Brother Gene Dinwiddie

Brother Gene Dinwiddie

“Take This Winter Out of My Mind” by Full Moon (1972)

Brother Gene Dinwiddie

September 19, 1936 –  January 11, 2002
I was one of those white suburban kids growing up in in a white suburban neighborhood that I didn't realize was whites-only because no real estate agencies and owners would rent or sell to non-whites. Segregation northern style. Quiet but omnipresent.

We white suburban kids did not realize we were listening to our own American blues when we heard Eric Burdon sing "House of the Rising Sun" or Mick Jagger sing "You Better Move On." 

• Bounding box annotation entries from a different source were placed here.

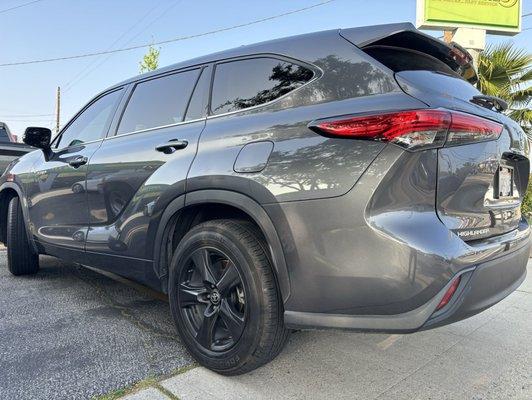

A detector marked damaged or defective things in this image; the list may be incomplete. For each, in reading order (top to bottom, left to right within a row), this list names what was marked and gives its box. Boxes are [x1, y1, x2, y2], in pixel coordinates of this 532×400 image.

cracked pavement [1, 255, 532, 398]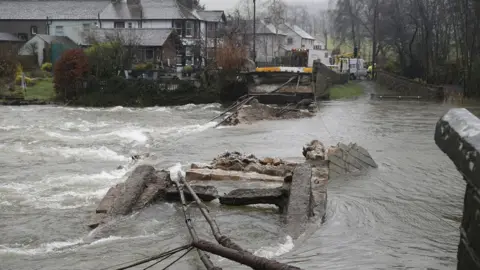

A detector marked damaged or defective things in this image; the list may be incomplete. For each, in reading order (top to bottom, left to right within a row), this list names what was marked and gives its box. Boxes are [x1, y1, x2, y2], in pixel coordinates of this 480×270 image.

broken concrete [221, 98, 316, 126]
broken concrete [326, 142, 378, 178]
broken concrete [165, 185, 218, 201]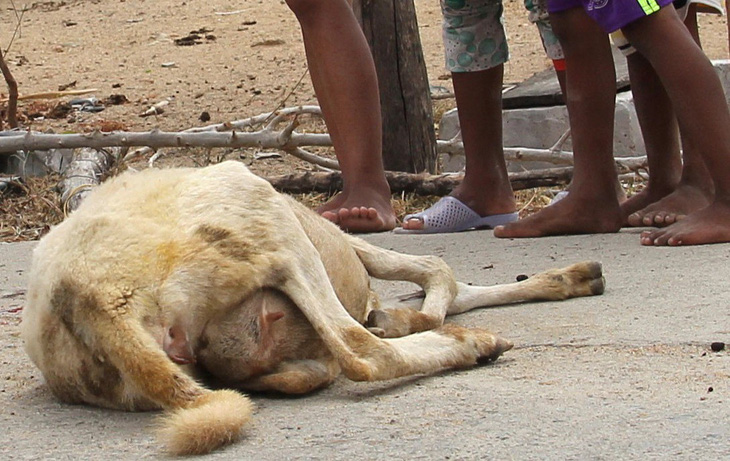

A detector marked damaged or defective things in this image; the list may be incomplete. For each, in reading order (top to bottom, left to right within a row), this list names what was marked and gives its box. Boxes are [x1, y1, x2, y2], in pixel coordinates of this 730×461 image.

cracked concrete [0, 232, 724, 458]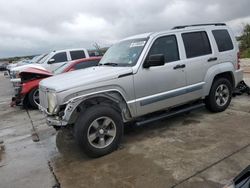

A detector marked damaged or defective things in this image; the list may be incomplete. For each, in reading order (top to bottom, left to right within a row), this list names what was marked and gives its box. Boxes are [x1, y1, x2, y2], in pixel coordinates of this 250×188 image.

detached bumper piece [233, 80, 250, 96]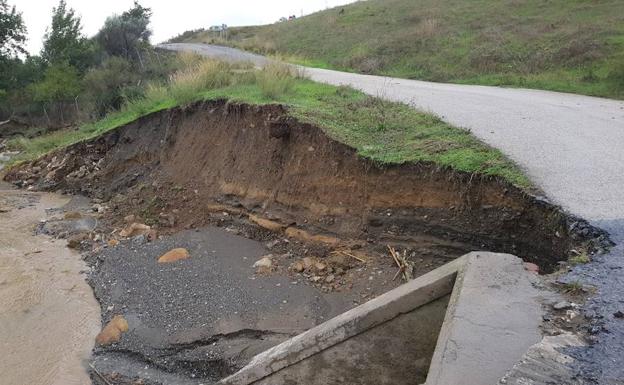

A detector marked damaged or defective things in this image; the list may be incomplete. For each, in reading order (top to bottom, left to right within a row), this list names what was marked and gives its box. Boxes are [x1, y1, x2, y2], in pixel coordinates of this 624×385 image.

flood damage [1, 100, 608, 382]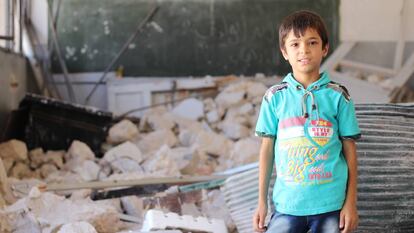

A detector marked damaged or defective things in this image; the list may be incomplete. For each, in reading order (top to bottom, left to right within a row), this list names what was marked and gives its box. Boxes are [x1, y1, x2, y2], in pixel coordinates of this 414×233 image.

broken concrete [106, 119, 139, 145]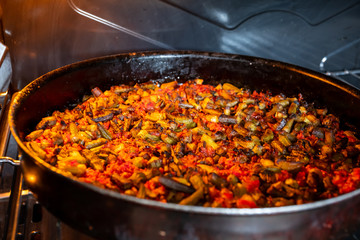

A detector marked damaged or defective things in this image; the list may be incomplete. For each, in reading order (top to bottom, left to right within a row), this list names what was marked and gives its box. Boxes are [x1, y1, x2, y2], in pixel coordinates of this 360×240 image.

charred pan rim [8, 50, 360, 216]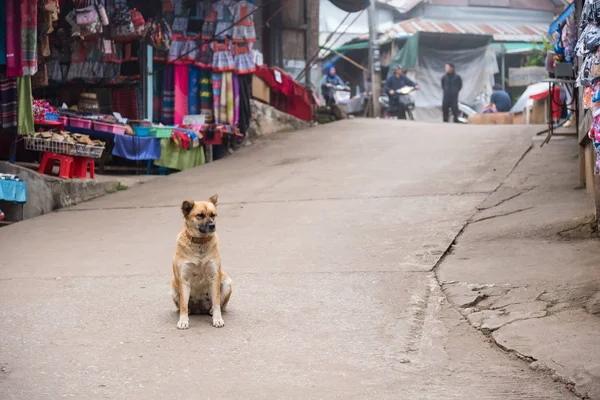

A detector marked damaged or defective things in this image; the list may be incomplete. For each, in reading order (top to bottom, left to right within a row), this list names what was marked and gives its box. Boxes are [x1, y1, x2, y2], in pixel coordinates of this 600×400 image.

cracked road [0, 120, 576, 398]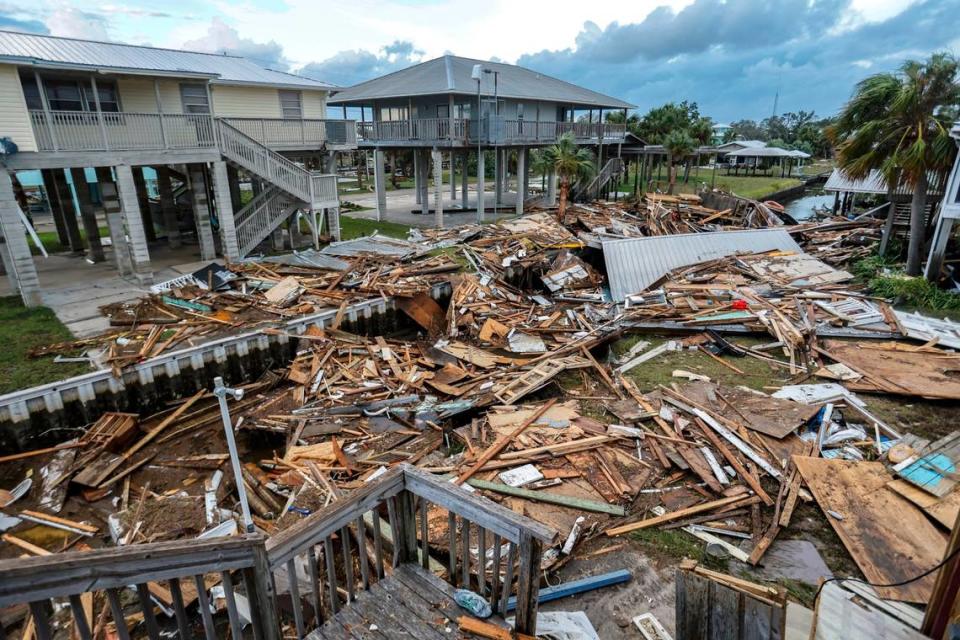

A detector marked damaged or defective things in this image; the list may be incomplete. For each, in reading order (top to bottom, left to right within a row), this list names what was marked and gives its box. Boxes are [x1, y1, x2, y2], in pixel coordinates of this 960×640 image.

bent metal roofing [0, 29, 336, 90]
bent metal roofing [330, 56, 636, 110]
damaged railing [0, 464, 556, 640]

British bands like the Animals and Rolling Stones reinterpreted American blues, but bands like the Paul Butterfield Blues Band were revitalizing or simply continuing the blues tradition.

Brother Gene Dinwiddie

Gene Dinwiddie, or Brother Gene Dinwiddie as he was often known, was part of that tradition.

He had already been playing in bands for 10 years when he joined Butterfield which presented him the opportunity to record. The American music scene was typically as segregated as my home town. Whether it be exclusionary tactics by record companies, recording studios, publishers, or venues, black musicians faced barriers at each entry. I certainly cannot speak for Gene Dinwiddie or any black musician, but I could understand the inclination of joining a band led by a white musician with hopes that the white musician had access that he did not.

Paul Butterfield Blues Band

He joined Paul Butterfield Blues Band in mid-1967 in time for the group's appearance at the Monterey Pop Festival. 

"Love March" became the band's best known song because of its inclusion on the Woodstock album. It was Dinwiddie and drummer Phillip Wilson who lead on that song. 

The longer Dinwiddie was in the band, the more he influenced its sound. The band ended in 1971, but a few of its members including Dinwiddie formed Full Moon.

Brother Gene Dinwiddie also played as a session musician with BB King, Melissa Manchester, Jackie Lomax, and Gregg Allman.

His most visible appearance on record in the 1990s was playing tenor sax on Etta James' album Stickin' to My Guns.